* THE EXERCISE: Quote exactly, and only, the lines from the one with "Examining the scene, is" through the end of the listing.

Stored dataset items
--- BEGIN ---

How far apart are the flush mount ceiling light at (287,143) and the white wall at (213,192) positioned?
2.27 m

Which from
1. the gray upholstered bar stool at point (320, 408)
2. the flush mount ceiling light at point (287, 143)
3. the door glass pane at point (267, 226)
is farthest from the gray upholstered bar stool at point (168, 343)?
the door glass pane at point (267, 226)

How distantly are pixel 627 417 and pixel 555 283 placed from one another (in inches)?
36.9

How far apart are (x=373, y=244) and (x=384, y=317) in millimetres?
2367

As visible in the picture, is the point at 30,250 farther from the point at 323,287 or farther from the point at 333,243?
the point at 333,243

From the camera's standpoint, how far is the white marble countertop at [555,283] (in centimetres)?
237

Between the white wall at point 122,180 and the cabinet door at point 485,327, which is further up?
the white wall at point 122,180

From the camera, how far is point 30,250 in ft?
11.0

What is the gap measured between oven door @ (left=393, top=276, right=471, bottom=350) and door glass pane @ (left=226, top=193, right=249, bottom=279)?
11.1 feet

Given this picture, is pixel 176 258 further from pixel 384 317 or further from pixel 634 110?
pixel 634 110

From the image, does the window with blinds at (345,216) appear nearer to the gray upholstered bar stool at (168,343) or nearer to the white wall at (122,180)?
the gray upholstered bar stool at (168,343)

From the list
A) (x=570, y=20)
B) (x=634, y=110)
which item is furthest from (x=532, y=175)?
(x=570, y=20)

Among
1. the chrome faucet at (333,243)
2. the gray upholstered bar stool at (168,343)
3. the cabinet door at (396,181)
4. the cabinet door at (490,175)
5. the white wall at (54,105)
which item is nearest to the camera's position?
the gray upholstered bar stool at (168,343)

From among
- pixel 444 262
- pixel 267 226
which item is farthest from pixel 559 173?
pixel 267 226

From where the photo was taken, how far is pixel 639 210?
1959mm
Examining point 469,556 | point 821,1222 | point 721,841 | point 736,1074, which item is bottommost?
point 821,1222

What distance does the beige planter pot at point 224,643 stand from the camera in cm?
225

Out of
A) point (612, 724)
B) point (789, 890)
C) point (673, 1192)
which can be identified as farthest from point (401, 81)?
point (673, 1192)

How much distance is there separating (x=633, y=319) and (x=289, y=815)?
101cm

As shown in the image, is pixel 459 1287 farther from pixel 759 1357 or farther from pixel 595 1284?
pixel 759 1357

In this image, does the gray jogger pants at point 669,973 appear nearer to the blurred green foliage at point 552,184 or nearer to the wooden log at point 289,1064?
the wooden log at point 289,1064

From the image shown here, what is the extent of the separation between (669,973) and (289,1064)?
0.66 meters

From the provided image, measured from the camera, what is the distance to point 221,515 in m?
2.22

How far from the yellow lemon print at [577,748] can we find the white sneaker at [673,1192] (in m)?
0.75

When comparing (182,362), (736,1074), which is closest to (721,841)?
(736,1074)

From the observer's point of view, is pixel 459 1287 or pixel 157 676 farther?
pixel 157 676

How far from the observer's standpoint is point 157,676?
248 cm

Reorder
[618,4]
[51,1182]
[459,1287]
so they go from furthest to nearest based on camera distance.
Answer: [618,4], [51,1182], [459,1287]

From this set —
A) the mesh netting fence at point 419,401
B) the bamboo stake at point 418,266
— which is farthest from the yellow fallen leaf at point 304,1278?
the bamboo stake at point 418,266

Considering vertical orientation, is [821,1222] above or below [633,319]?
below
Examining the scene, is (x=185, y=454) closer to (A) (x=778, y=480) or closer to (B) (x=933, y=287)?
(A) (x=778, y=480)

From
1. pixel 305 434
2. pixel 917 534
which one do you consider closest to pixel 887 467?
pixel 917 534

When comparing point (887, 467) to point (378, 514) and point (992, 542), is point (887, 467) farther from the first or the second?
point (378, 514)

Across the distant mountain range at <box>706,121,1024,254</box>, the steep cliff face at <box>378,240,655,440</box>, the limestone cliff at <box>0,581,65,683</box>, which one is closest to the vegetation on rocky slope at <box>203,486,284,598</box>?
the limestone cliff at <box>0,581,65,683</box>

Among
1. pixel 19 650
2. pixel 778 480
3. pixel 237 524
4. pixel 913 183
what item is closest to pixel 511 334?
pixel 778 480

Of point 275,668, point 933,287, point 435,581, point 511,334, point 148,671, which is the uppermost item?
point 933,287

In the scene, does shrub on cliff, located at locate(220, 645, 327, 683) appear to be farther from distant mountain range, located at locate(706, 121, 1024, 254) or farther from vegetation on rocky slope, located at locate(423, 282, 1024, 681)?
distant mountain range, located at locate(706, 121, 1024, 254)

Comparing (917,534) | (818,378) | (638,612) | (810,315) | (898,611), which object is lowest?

--- END ---

* IN RESPONSE:
Examining the scene, is (x=185, y=454) closer to (A) (x=778, y=480) or closer to (B) (x=933, y=287)?
(A) (x=778, y=480)

From
1. pixel 305 434
2. pixel 917 534
which one do you consider closest to pixel 887 467?
pixel 917 534

When comparing point (887, 467) to point (378, 514) and point (992, 542), is point (887, 467) farther from the first or the second?
point (378, 514)

Across the distant mountain range at <box>706,121,1024,254</box>, the steep cliff face at <box>378,240,655,440</box>, the limestone cliff at <box>0,581,65,683</box>, which one is closest to the vegetation on rocky slope at <box>203,486,284,598</box>?
the limestone cliff at <box>0,581,65,683</box>

Among
1. pixel 19 650
2. pixel 778 480
3. pixel 237 524
4. pixel 913 183
what item is closest to pixel 511 334?
pixel 778 480

Of point 275,668, point 933,287, point 435,581, point 511,334, point 148,671, which is the uppermost item?
point 933,287

In the scene, does shrub on cliff, located at locate(220, 645, 327, 683) appear to be farther from distant mountain range, located at locate(706, 121, 1024, 254) or farther from vegetation on rocky slope, located at locate(423, 282, 1024, 681)?
distant mountain range, located at locate(706, 121, 1024, 254)

Comparing (917,534) | (818,378) | (638,612) | (810,315) | (898,611), which object is lowest?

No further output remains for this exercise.